Extracted material

▬▬▬▬▬▬▬▬▬▬

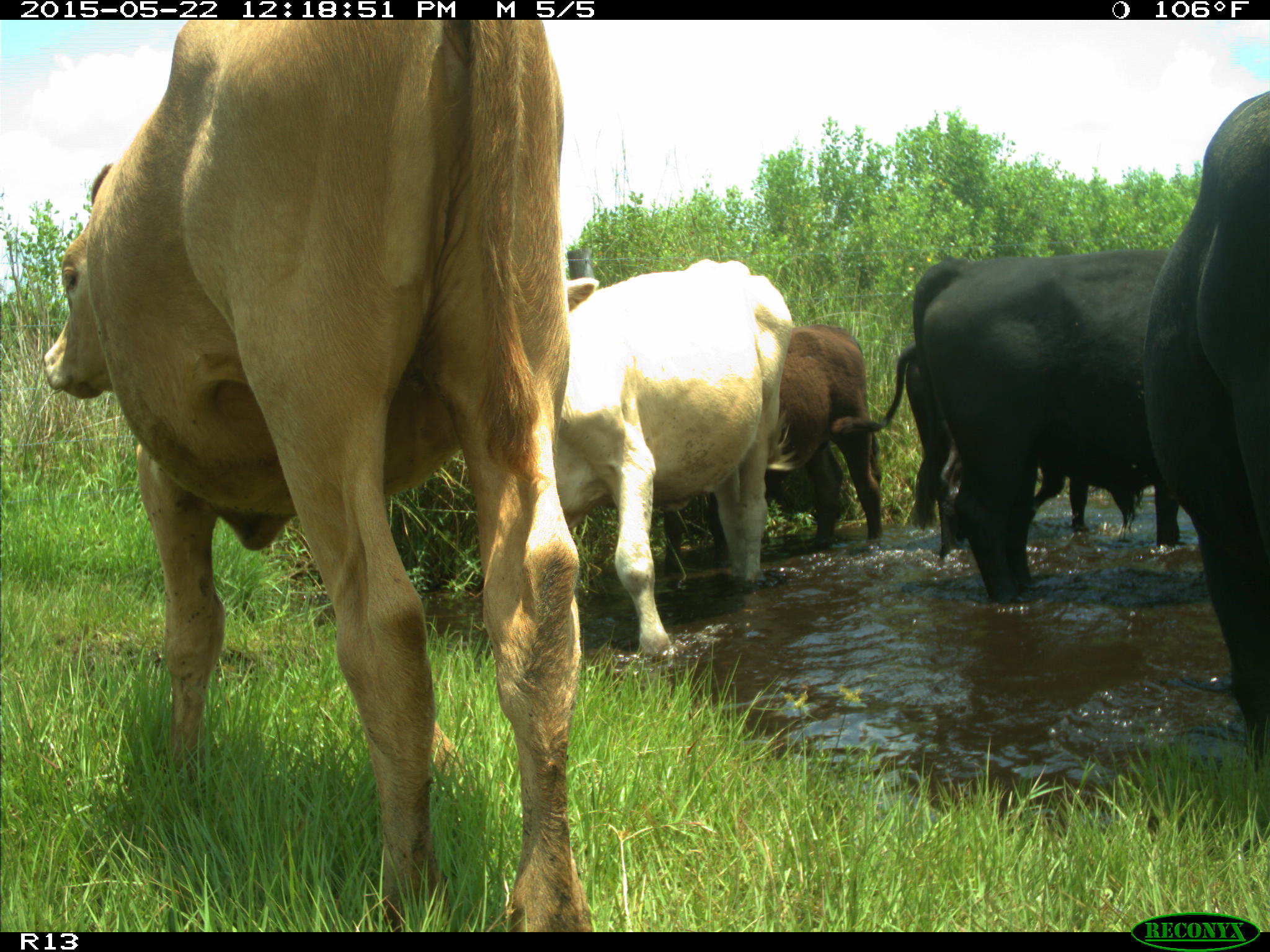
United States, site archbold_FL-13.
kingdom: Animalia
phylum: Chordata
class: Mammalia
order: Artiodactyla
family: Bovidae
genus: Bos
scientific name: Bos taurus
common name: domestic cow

▬▬▬▬▬▬▬▬▬▬

Work task
Make an exact copy of the listing above. Its pictures are not needed.

Response to this task
United States, site archbold_FL-13.
kingdom: Animalia
phylum: Chordata
class: Mammalia
order: Artiodactyla
family: Bovidae
genus: Bos
scientific name: Bos taurus
common name: domestic cow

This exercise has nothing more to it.